## WORK ORDER
Taking the records below, count the lines in which "scientific" appears and supply only the count.

-- SOURCE MATERIAL follows --

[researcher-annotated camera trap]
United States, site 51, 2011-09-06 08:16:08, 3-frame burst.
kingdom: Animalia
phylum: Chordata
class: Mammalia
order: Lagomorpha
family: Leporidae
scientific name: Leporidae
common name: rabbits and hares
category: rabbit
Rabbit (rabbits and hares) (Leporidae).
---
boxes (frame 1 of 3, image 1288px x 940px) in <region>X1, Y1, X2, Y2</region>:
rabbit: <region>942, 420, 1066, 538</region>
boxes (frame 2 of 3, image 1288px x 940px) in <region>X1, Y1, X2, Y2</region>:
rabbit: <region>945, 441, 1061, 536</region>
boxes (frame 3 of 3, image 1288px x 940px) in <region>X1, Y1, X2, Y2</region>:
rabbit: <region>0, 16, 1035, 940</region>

-- SOURCE MATERIAL concluded --
-- SOURCE MATERIAL follows --

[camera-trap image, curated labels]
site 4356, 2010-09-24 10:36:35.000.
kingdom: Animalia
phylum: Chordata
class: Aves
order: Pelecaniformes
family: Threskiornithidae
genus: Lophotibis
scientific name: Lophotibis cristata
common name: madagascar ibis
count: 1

-- SOURCE MATERIAL concluded --
-- SOURCE MATERIAL follows --

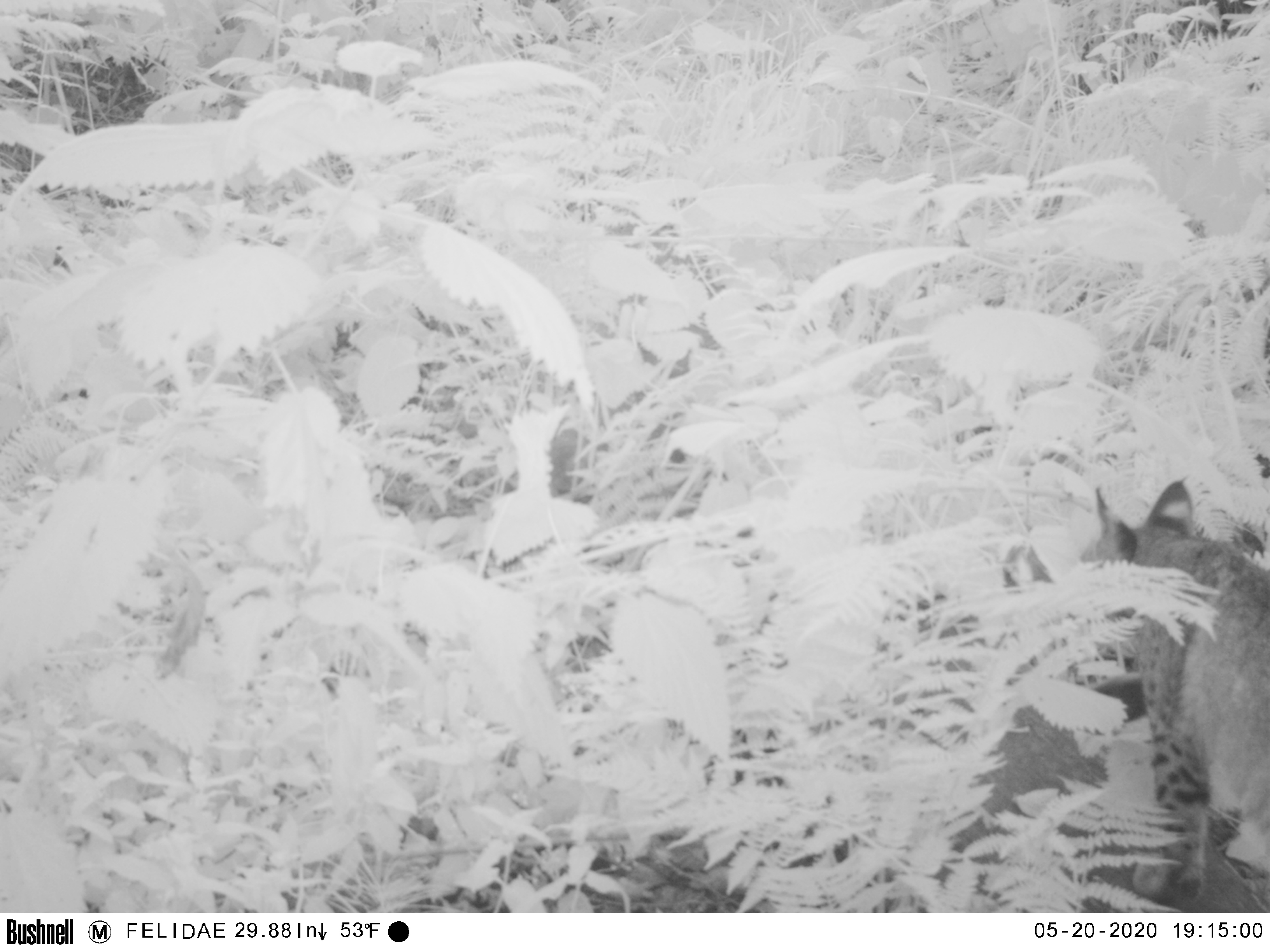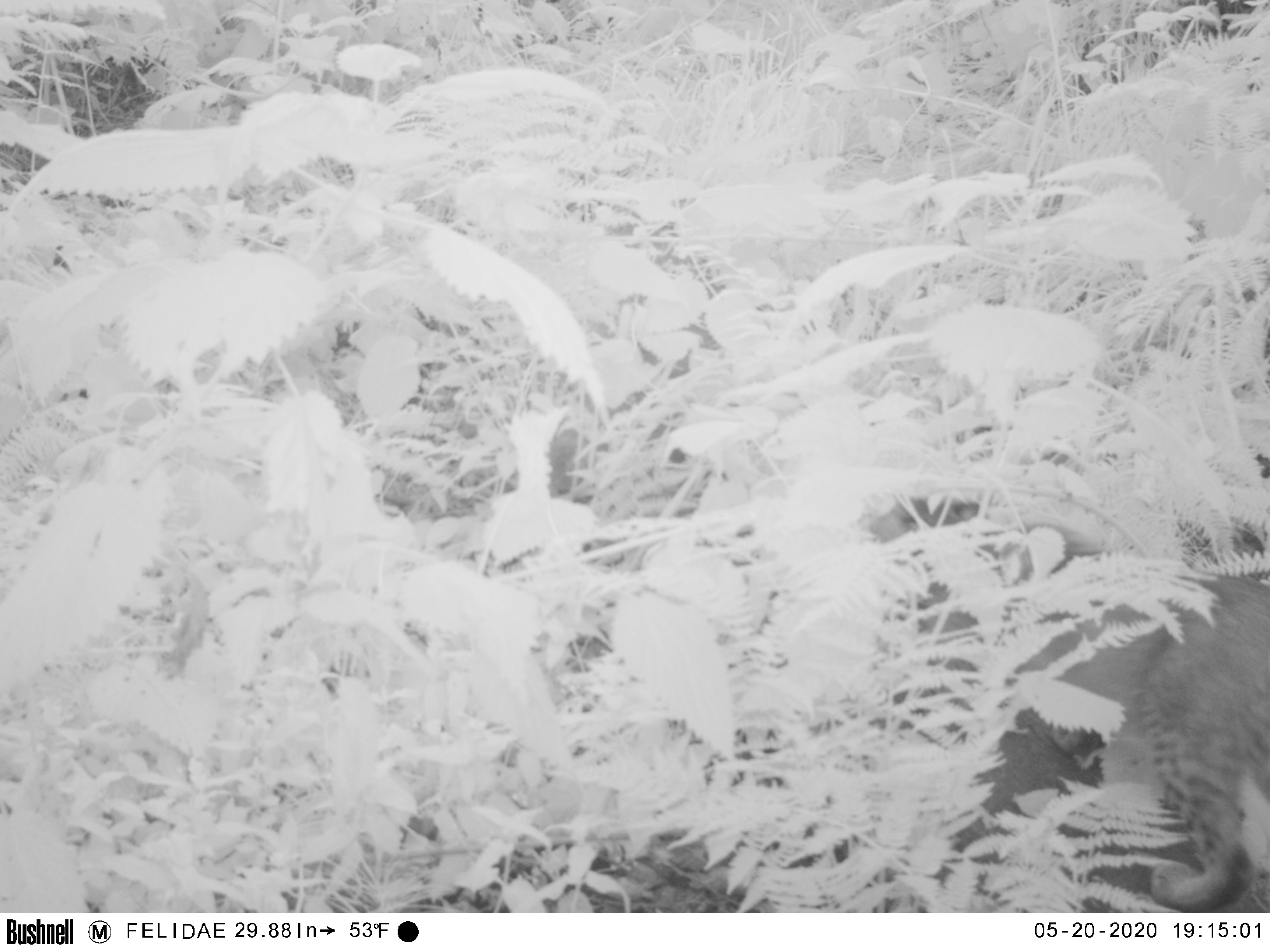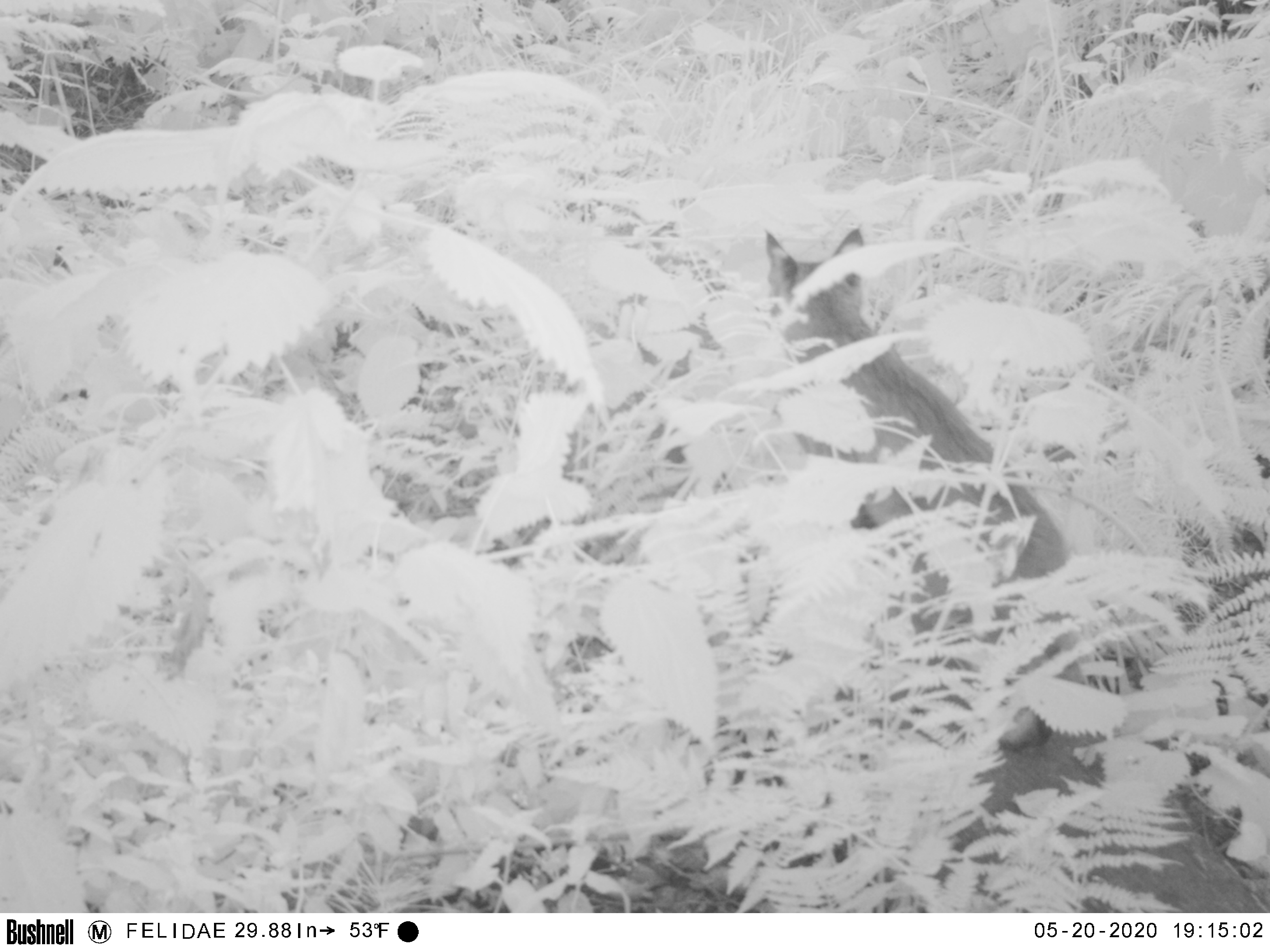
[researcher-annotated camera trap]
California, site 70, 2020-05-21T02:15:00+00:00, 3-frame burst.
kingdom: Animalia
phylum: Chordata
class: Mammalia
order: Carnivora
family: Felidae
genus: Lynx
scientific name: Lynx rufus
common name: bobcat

-- SOURCE MATERIAL concluded --

## THE ANSWER
3